__Prompt__.
Rewrite the lines below with each occurrence of "cobblestone pavement" changed to "stone pavement", keeping all other text unchanged.

** begin **

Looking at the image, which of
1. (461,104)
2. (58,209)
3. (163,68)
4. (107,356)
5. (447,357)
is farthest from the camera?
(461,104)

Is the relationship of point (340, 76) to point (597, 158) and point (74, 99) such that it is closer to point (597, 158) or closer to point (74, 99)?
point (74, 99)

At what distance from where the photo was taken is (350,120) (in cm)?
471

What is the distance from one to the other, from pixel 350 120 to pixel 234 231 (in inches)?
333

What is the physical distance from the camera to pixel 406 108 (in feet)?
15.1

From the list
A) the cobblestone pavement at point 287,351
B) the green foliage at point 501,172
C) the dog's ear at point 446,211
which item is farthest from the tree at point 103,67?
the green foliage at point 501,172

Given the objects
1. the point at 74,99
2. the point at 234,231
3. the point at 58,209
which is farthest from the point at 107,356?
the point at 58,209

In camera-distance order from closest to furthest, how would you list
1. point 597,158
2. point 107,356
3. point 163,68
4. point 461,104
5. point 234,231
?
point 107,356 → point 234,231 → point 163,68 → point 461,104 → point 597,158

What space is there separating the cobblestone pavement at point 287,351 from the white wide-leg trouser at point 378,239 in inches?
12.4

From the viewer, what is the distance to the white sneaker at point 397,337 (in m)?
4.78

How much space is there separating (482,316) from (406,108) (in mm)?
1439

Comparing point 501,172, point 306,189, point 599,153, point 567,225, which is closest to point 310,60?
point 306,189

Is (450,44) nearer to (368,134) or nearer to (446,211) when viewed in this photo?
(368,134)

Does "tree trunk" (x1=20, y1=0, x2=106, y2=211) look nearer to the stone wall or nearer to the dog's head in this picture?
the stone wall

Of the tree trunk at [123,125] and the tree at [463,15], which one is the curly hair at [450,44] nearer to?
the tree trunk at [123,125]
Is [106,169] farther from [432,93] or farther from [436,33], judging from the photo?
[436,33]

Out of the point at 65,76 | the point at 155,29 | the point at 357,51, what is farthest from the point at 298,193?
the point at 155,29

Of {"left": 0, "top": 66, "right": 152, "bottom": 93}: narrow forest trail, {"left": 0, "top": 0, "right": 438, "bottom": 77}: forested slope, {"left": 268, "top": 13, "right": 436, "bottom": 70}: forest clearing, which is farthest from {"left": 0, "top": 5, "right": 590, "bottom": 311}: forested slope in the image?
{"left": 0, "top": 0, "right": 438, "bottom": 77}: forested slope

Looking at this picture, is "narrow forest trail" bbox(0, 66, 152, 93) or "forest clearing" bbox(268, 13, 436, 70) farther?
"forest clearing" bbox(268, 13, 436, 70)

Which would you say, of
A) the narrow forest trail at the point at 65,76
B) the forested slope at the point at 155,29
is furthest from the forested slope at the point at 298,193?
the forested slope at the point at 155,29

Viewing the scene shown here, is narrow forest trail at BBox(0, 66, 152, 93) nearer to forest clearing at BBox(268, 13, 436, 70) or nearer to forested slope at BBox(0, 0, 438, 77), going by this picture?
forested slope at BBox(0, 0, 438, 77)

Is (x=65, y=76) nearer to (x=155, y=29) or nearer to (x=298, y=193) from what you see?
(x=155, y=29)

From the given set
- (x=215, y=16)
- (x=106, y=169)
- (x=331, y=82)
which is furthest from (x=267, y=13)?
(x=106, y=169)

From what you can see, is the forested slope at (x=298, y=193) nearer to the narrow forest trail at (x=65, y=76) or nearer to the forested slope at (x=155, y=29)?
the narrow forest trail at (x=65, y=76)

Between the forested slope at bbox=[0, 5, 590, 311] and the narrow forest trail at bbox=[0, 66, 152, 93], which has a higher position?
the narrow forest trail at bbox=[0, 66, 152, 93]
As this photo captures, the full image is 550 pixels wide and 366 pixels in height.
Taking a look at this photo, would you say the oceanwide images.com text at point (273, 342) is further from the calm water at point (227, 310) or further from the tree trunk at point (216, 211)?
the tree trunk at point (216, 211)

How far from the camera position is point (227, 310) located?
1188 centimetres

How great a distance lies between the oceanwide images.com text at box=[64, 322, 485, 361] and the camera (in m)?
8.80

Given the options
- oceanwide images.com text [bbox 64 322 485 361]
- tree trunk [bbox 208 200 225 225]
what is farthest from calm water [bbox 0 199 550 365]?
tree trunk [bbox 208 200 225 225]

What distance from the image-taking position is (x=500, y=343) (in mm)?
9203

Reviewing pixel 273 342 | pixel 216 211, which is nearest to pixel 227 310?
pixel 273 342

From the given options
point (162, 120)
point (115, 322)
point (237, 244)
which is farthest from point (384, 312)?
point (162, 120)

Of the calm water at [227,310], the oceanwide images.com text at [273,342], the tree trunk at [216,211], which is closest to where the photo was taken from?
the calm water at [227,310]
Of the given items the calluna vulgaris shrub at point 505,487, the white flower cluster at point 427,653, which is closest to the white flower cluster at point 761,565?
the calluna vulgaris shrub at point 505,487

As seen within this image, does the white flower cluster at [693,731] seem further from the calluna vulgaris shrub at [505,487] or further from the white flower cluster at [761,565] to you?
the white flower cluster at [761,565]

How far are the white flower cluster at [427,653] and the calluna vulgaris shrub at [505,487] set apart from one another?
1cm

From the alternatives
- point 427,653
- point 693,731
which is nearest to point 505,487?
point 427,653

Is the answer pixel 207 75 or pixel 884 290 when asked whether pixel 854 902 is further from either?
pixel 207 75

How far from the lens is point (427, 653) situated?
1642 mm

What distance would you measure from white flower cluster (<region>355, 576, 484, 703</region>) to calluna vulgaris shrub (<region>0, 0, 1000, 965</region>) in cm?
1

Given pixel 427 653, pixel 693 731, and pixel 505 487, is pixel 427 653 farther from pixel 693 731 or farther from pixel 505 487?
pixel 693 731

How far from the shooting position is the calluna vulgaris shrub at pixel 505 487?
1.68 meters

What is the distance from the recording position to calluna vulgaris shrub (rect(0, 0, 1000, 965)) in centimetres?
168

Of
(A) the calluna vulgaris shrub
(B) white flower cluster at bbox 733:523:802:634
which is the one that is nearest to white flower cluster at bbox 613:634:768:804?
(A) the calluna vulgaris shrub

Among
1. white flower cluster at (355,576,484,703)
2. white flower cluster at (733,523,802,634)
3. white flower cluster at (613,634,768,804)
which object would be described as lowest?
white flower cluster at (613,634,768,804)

** end **

__Result below__.
Looking at the image, which of
1. (461,104)
2. (58,209)
3. (163,68)
4. (107,356)
5. (447,357)
is farthest from the camera?
(461,104)

Is the relationship of point (340, 76) to point (597, 158) and point (74, 99) such that it is closer to point (597, 158) or closer to point (74, 99)?
point (74, 99)

At what distance from where the photo was taken is (350,120) (in cm)?
471

What is the distance from one to the other, from pixel 350 120 to pixel 234 231 (in inches)?
333

What is the physical distance from the camera to pixel 406 108 (in feet)?
15.1

From the list
A) the stone pavement at point 287,351
B) the green foliage at point 501,172
C) the dog's ear at point 446,211
which item is farthest from the tree at point 103,67?
the green foliage at point 501,172

Given the objects
1. the point at 74,99
2. the point at 234,231
3. the point at 58,209
which is farthest from the point at 107,356?
the point at 58,209

In camera-distance order from closest to furthest, how would you list
1. point 597,158
2. point 107,356
3. point 163,68
4. point 461,104
5. point 234,231
?
point 107,356 → point 234,231 → point 163,68 → point 461,104 → point 597,158

What space is there separating the stone pavement at point 287,351 from the white wide-leg trouser at point 378,239 in inches?
12.4

From the viewer, what is the distance to the white sneaker at point 397,337 (in m)?
4.78

How much space is there separating (482,316) from (406,108) (in mm)?
1439

Comparing point 501,172, point 306,189, point 599,153, point 567,225, which is closest to point 310,60?
point 306,189

Is (450,44) nearer to (368,134) or nearer to (446,211) when viewed in this photo?
(368,134)

Does "tree trunk" (x1=20, y1=0, x2=106, y2=211) look nearer to the stone wall or nearer to the dog's head in this picture?
the stone wall

Of the tree trunk at [123,125] and the tree at [463,15], which one is the curly hair at [450,44] nearer to?
the tree trunk at [123,125]
Is [106,169] farther from [432,93] or farther from [436,33], judging from the photo?
[436,33]

Out of the point at 65,76 | the point at 155,29 | the point at 357,51, what is farthest from the point at 298,193?
the point at 155,29

Of {"left": 0, "top": 66, "right": 152, "bottom": 93}: narrow forest trail, {"left": 0, "top": 0, "right": 438, "bottom": 77}: forested slope, {"left": 268, "top": 13, "right": 436, "bottom": 70}: forest clearing, which is farthest from {"left": 0, "top": 5, "right": 590, "bottom": 311}: forested slope in the image?
{"left": 0, "top": 0, "right": 438, "bottom": 77}: forested slope

Looking at this picture, is "narrow forest trail" bbox(0, 66, 152, 93) or "forest clearing" bbox(268, 13, 436, 70) farther?
"forest clearing" bbox(268, 13, 436, 70)

Which would you say, of
A) the narrow forest trail at the point at 65,76
B) the forested slope at the point at 155,29
is furthest from the forested slope at the point at 298,193?
the forested slope at the point at 155,29

Viewing the scene shown here, is narrow forest trail at BBox(0, 66, 152, 93) nearer to forest clearing at BBox(268, 13, 436, 70) or nearer to forested slope at BBox(0, 0, 438, 77), going by this picture?
forested slope at BBox(0, 0, 438, 77)

Is (x=65, y=76) nearer to (x=155, y=29) or nearer to (x=298, y=193) from what you see?
(x=155, y=29)

From the given set
- (x=215, y=16)
- (x=106, y=169)
- (x=331, y=82)
which is furthest from (x=267, y=13)?
(x=106, y=169)

From what you can see, is the forested slope at (x=298, y=193) nearer to the narrow forest trail at (x=65, y=76) or nearer to the forested slope at (x=155, y=29)?
the narrow forest trail at (x=65, y=76)

Between the forested slope at bbox=[0, 5, 590, 311] and the narrow forest trail at bbox=[0, 66, 152, 93], which has a higher position?
the narrow forest trail at bbox=[0, 66, 152, 93]
As this photo captures, the full image is 550 pixels wide and 366 pixels in height.
Taking a look at this photo, would you say the oceanwide images.com text at point (273, 342) is further from the calm water at point (227, 310) or further from the tree trunk at point (216, 211)?
the tree trunk at point (216, 211)

How far from the camera position is point (227, 310) located?
1188 centimetres

How great a distance lies between the oceanwide images.com text at box=[64, 322, 485, 361] and the camera (in m)?
8.80

Given the options
- oceanwide images.com text [bbox 64 322 485 361]
- tree trunk [bbox 208 200 225 225]
what is farthest from calm water [bbox 0 199 550 365]?
tree trunk [bbox 208 200 225 225]

What distance from the image-taking position is (x=500, y=343) (in mm)?
9203

Reviewing pixel 273 342 | pixel 216 211, which is nearest to pixel 227 310?
pixel 273 342

From the given options
point (162, 120)
point (115, 322)
point (237, 244)
which is farthest from point (384, 312)?
point (162, 120)

Of the calm water at [227,310], the oceanwide images.com text at [273,342], the tree trunk at [216,211], which is closest to where the photo was taken from?
the calm water at [227,310]
Of the given items the calluna vulgaris shrub at point 505,487, the white flower cluster at point 427,653, which is closest to the white flower cluster at point 761,565?
the calluna vulgaris shrub at point 505,487

As seen within this image, does the white flower cluster at [693,731] seem further from the calluna vulgaris shrub at [505,487] or further from the white flower cluster at [761,565] to you?
the white flower cluster at [761,565]

How far are the white flower cluster at [427,653] and the calluna vulgaris shrub at [505,487] set apart from one another?
1cm

From the alternatives
- point 427,653
- point 693,731
which is nearest to point 505,487?
point 427,653

Is the answer pixel 207 75 or pixel 884 290 when asked whether pixel 854 902 is further from either?
pixel 207 75

How far from the lens is point (427, 653) situated?
1642 mm

What distance would you measure from white flower cluster (<region>355, 576, 484, 703</region>) to calluna vulgaris shrub (<region>0, 0, 1000, 965</region>) in cm?
1

Given pixel 427 653, pixel 693 731, and pixel 505 487, is pixel 427 653 farther from pixel 693 731 or farther from pixel 505 487?
pixel 693 731

How far from the shooting position is the calluna vulgaris shrub at pixel 505 487?
1.68 meters

What is the distance from the recording position to calluna vulgaris shrub (rect(0, 0, 1000, 965)) in centimetres?
168

Of
(A) the calluna vulgaris shrub
(B) white flower cluster at bbox 733:523:802:634
which is the one that is nearest to white flower cluster at bbox 613:634:768:804?
(A) the calluna vulgaris shrub

Among
1. white flower cluster at (355,576,484,703)
2. white flower cluster at (733,523,802,634)
3. white flower cluster at (613,634,768,804)
which object would be described as lowest?
white flower cluster at (613,634,768,804)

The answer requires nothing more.